A. Directly From Container
Users have option to also run TAO directly using the docker container. To use container directly, user needs to know which container to pull. There are multiple containers under TAO, and depending on the model that you want to train you will need to pull the appropriate container. This is not required when using the Launcher CLI.
wget --content-disposition https://api.ngc.nvidia.com/v2/resources/nvidia/tao/tao-getting-started/versions/4.0.1/zip -O getting_started_v4.0.1.zip unzip -u getting_started_v4.0.1.zip -d ./getting_started_v4.0.1 && rm -rf getting_started_v4.0.1.zip && cd ./getting_started_v4.0.1
More information about running directly from docker is provided in TAO documentation - Container
B. Via Quick Start Script
Use the setup/quickstart_launcher.sh to validate your setup and install TAO launcher. Jupyter notebooks to train using the Launcher is provided under notebooks/launcher_starter_kit.
bash setup/quickstart_launcher.sh --install
File Hierarchy
setup |--> quickstart_launcher.sh |--> quickstart_api_bare_metal |--> quickstart_api_aws_eks notebooks |--> tao_api_starter_kit |--> api |--> automl |--> end2end |--> dataset_prepare |--> client |--> automl |--> end2end |--> dataset_prepare |--> tao_launcher_starter_kit |--> yolov4_tiny |--> yolov4 |--> yolov3 |--> ...
-
You can also use this script to update the launcher to the latest version of TAO Toolkit by running the following command.
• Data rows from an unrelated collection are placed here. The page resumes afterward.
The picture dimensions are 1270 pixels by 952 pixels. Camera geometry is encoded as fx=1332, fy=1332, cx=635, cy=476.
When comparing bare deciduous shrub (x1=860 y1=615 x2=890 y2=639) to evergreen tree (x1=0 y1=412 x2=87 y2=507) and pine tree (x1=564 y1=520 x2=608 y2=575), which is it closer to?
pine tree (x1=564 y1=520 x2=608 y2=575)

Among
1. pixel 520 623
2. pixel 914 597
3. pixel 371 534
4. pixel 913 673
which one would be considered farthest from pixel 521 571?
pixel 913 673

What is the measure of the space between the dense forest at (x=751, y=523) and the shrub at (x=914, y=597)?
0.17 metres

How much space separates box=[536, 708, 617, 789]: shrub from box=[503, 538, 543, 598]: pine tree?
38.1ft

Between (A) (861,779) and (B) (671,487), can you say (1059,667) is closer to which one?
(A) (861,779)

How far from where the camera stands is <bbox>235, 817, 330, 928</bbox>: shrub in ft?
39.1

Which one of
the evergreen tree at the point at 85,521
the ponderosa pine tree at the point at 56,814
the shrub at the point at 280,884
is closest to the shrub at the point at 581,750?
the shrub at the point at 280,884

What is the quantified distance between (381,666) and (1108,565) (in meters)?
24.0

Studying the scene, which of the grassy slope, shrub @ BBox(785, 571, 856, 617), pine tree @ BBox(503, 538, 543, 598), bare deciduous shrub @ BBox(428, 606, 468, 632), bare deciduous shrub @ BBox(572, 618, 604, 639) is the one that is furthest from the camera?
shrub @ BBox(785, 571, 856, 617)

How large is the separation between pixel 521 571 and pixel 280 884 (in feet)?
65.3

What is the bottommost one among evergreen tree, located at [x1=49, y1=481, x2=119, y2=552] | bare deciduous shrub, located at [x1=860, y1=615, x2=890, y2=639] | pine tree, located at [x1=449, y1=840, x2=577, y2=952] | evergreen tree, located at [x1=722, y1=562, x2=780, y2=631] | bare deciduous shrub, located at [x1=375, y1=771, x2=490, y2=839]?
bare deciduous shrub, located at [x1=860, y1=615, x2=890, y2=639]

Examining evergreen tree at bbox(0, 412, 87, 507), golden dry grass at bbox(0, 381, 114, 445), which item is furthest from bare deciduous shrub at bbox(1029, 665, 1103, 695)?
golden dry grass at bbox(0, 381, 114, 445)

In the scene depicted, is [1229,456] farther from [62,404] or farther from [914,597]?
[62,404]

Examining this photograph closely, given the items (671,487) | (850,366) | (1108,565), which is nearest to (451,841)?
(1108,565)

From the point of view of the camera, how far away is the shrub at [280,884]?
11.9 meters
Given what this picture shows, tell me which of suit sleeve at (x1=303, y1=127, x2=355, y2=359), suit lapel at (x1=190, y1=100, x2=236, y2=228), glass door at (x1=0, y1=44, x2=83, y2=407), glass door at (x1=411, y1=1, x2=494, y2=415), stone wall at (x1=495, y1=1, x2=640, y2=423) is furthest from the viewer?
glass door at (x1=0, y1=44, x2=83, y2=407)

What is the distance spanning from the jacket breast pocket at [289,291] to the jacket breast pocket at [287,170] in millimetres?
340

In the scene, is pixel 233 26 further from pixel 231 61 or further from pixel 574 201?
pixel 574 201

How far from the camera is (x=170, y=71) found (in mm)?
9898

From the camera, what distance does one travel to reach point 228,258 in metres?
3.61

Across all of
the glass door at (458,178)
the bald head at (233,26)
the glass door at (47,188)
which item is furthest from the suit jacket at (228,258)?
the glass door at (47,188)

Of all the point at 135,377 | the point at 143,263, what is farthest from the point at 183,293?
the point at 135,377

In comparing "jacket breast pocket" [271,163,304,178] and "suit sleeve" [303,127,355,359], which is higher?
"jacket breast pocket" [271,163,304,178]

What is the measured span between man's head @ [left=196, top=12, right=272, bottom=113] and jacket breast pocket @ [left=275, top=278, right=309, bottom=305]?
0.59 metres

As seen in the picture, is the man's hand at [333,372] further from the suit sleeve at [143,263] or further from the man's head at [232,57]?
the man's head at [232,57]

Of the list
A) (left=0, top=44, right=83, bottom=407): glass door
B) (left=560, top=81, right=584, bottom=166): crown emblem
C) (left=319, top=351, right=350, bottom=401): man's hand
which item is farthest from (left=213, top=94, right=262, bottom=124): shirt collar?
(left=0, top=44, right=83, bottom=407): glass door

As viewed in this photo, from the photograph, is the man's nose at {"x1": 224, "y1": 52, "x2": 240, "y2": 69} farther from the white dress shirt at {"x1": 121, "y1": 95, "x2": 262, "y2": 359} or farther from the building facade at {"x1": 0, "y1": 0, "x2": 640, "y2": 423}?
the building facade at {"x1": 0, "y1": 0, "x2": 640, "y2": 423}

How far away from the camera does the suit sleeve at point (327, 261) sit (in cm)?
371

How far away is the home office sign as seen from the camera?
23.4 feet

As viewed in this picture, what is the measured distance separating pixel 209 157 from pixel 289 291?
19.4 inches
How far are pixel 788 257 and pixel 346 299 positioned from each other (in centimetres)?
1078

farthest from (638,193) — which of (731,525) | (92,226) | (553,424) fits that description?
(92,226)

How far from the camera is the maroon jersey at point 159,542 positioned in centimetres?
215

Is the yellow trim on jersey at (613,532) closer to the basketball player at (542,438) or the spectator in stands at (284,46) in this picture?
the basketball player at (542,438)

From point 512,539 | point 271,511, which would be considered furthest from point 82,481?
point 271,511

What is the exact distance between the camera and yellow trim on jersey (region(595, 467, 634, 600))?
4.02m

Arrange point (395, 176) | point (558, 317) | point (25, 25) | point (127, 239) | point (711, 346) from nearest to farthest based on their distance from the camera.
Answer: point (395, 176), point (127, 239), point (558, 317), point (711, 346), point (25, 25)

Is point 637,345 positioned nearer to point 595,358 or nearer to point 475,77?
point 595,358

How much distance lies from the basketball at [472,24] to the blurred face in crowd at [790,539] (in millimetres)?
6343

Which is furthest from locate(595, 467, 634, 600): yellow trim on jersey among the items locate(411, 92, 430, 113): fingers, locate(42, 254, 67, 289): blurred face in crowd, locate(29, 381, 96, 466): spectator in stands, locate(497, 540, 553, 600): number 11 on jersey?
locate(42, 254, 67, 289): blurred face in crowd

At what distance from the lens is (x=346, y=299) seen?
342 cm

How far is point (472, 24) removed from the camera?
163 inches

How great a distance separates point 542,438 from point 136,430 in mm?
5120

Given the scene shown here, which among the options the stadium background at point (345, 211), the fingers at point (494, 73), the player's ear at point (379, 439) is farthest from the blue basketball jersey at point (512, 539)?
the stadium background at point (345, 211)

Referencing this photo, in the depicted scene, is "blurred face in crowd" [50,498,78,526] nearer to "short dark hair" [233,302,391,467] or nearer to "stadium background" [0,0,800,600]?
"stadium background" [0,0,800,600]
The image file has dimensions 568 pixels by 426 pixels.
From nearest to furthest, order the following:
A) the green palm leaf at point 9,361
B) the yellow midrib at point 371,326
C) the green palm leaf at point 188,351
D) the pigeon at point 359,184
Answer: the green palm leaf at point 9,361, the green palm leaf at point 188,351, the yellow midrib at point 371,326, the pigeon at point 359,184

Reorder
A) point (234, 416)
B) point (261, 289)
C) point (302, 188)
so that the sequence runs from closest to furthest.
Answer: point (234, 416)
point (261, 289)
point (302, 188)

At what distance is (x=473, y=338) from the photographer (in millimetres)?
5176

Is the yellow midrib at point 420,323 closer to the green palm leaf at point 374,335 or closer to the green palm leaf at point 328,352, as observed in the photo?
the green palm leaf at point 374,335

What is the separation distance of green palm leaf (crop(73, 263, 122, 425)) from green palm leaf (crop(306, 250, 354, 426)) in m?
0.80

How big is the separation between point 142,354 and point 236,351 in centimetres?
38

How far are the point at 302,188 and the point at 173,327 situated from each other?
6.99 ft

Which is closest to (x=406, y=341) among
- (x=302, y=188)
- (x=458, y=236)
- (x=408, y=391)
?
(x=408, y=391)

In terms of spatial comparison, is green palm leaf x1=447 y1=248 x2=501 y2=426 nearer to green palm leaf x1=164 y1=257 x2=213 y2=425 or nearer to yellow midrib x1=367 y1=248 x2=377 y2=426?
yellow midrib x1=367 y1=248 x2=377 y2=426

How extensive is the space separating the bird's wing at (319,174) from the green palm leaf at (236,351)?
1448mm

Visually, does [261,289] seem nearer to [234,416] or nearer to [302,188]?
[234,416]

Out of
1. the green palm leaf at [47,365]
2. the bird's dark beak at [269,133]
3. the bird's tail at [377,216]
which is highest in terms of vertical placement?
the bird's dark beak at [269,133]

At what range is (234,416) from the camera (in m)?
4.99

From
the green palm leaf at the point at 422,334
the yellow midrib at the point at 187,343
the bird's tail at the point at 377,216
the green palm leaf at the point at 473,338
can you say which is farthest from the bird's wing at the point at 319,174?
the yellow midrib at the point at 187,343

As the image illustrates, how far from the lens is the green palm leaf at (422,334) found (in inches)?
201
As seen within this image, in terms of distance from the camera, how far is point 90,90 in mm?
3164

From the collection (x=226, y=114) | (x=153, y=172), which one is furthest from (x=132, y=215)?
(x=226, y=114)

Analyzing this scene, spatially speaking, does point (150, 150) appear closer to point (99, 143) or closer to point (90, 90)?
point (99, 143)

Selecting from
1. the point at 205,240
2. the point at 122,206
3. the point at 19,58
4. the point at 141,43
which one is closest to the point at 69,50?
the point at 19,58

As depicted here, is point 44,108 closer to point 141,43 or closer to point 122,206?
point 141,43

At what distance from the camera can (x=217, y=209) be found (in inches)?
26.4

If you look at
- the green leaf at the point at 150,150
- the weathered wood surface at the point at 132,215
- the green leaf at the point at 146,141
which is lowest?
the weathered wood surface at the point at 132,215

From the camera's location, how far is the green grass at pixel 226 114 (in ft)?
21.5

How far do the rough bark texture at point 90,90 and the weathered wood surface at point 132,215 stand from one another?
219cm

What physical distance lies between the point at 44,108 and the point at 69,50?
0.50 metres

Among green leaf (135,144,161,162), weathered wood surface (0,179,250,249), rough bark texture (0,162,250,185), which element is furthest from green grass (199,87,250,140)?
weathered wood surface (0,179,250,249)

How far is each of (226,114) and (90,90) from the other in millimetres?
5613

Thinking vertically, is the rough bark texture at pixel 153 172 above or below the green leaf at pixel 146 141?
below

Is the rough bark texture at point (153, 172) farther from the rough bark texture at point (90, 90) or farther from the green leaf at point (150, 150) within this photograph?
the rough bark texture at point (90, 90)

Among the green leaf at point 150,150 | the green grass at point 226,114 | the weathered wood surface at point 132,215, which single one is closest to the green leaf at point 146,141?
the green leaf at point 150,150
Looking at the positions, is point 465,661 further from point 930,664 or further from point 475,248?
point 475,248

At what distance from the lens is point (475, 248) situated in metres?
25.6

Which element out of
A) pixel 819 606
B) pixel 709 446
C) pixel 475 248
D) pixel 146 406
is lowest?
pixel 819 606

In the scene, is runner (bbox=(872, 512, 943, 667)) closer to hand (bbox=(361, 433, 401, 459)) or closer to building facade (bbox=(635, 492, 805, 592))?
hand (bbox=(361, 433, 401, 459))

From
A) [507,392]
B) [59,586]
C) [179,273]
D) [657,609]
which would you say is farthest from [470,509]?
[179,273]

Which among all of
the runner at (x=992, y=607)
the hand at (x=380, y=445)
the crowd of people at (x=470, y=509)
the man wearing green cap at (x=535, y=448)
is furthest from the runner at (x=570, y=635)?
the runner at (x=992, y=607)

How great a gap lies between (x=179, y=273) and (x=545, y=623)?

bash setup/quickstart_launcher.sh --upgrade
-
Invoke the entrypoints using the
tao
command.tao --help
The sample output of the above command is:
usage: tao [-h] {list,stop,info,augment,bpnet,classification,detectnet_v2,dssd,emotionnet,faster_rcnn,fpenet,gazenet,gesturenet, heartratenet,intent_slot_classification,lprnet,mask_rcnn,punctuation_and_capitalization,question_answering, retinanet,speech_to_text,ssd,text_classification,converter,token_classification,unet,yolo_v3,yolo_v4,yolo_v4_tiny} ... Launcher for TAO optional arguments: -h, --help show this help message and exit tasks: {list,stop,info,augment,bpnet,classification,detectnet_v2,dssd,emotionnet,faster_rcnn,fpenet,gazenet,gesturenet,heartratenet ,intent_slot_classification,lprnet,mask_rcnn,punctuation_and_capitalization,question_answering,retinanet,speech_to_text, ssd,text_classification,converter,token_classification,unet,yolo_v3,yolo_v4,yolo_v4_tiny}
Note
When installing the TAO Toolkit Launcher to your host machine’s native python3 as opposed to the recommended route of using virtual environment, you may get an error saying that tao binary wasn’t found. This is because the path to your tao binary installed by pip wasn’t added to the PATH environment variable in your local machine. In this case, please run the following command:
export PATH=$PATH:~/.local/bin
Assuming that you have followed the previous steps correctly, and you are currently in the getting_started_v4.0.1
directory, you can execute the cd
command to navigate to the tao_launcher_starter_kit
subdirectory.
cd notebooks/tao_launcher_starter_kit
After executing this command, you will be in the tao_launcher_starter_kit
directory, where you can proceed with creating a TAO project and training it.
Once you are in the tao_launcher_starter_kit directory
, execute the jupyter notebook
command:
jupter notebook
This should launch the Jupyter Notebook application in your default web browser, and you will be able to start working with notebooks.